Nous sommes à cet égard
confrontés à un dilemme délicat et difficile: devons-nous développer des
services complémentaires généralisés (c'est-à-dire indirectement obligatoires)
ou des services facultatifs en cherchant bien entendu une adhésion volontaire
aussi large que possible par la persuasion. Ce caractère facultatif est
indispensable si nous voulons être concurrentiels par rapport aux assurances
commerciales qui se développent fortement avec le recul de la sécurité sociale,
mais aussi offrir une réponse valable à une diversification des besoins. La
promotion d'assurance complémentaire facultative ne peut toutefois nous rendre
moins fermes dans la défense de l'assurance obligatoire ni moins solidaires.
Ce développement me
semble inévitable si nous ne voulons pas que tout ce secteur soit un jour
entièrement privatisé dans le réseau commercial. Notre place dans ce domaine
pourrait s'avérer un rempart utile contre un recul supplémentaire de l'assurance
obligatoire en offrant des alternatives socialement plus valable que ladite
"privatisation". N'oublions pas non plus qu'avant d'être obligatoires, les
assurances sociales furent libres et facultatives - même jusqu'à ce jour.
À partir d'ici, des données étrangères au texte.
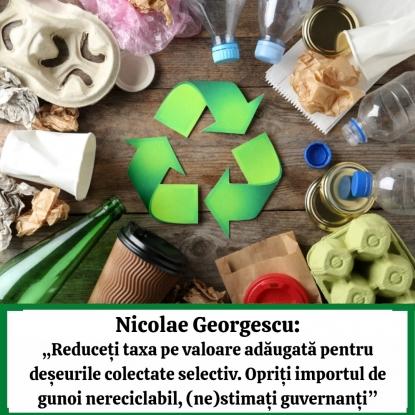 Nicolae Georgescu, îngrijorat de importul de deșeuri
Il
n'est pas exclu que, dans un autre contexte économique, la couverture de
certains risques reprennent le même chemin de l'assurance libre vers l'assurance
obligatoire si l'affiliation libre a pris des proportions suffisantes.

3. La solidarité directe
- interpersonnelle (medemenselijke) ou la solidarité concrète et vivante au
niveau local. Ce serait une illusion de croire que tous les besoins nouveaux -
résultant e.a du vieillissement de la population - pourront être couverts par
des services rétribués de professionnels. Il est certain que la charge
financière qui en résulterait ne serait pas acceptée par la population. Mais il
faut que le public sache que si la volonté quant au financement fait défaut - si
en d'autres termes on ne veut pas payer de sa poche - il faudra payer de sa
personne en consacrant une partie de son temps libre - et ceci d'autant plus
dans une perspective de limitation du temps de travail et de temps partiel - au
service des autres, aux personnes âgées et moins valides, soit de sa famille,
soit de son voisinage. La sécurité sociale devrait même l'encourager!
Il serait tout aussi
illusoire de croire que les deux premiers niveaux de solidarité vont pouvoir
tout résoudre. Bien au contraire, le recul du premier et le développement plus
sélectif du second laissent le champ libre à beaucoup de problèmes sociaux et
humains. Ceux-ci ne trouvent pas ou plus de solutions dans le cadre d'une
législation générale car ils sont souvent complexes (sociaux, financiers,
humains), et très spécifiques. Ils réclament dès lors des solutions adaptées,
qui font un recours très important au bénévolat, ou plus exactement à des
solutions qui revitalisent le réseau social naturel au niveau local et
nécessitent la collaboration dans une action concertée de professionnels et de
bénévoles.
L'augmentation très
importante des problèmes rencontrés par les CPAS indique clairement que la
solidarité au niveau local mérite d'être organisée plus systématiquement. Les
mutualités sont des organisations sociales qui ont un réseau extrêmement ramifié
dans l'ensemble de la population. L'activité au niveau local est importante non
seulement sur le plan administratif de l'assurance, mais aussi par les services
sociaux, les services de soins à domicile, d'aide familiale et seniors, ainsi
que par des mouvements et services (aides aux malades, association d'handicapés,
de pensionnés ou de jeunes.)
A partir de ce qui existe
déjà et en s'appuyant sur cet acquis, il nous est possible de développer une
action plus systématique, complète et intégrée d'aide et d'entraide sociale.
Ces trois niveaux de
solidarité s'articulent l'un sur l'autre dans un tout intégré. Le recul - non
voulu - de l'un provoque le développement des deux autres. L'essor du deuxième
consolide le premier. Le troisième complète les deux autres et alimente en
réflexion et en questions l'ensemble de l'organisation.
En guise de conclusion,
j'aimerais souligner que la redéfinition, en quelque sorte aussi le
ressourcement de la solidarité mutualiste, n'est pas un retrait stratégique sous
la pression des difficultés actuelles mais plutôt un renouveau sur base d'une
coordination meilleure et plus souple dans un ensemble intégré. Ceci, tant au
niveau des services d'assurance générale et facultative qu'au niveau de nos
services socio-culturels et de soins par l'entourage.
Cette intégration peut et
doit nous permettre de répondre plus rapidement aux besoins qui ne cessent
d'évoluer.
Redynamiser une
solidarité active et consciente, c'est l'approche et la préparation d'un nouvel
avenir.
(Octobre 1987)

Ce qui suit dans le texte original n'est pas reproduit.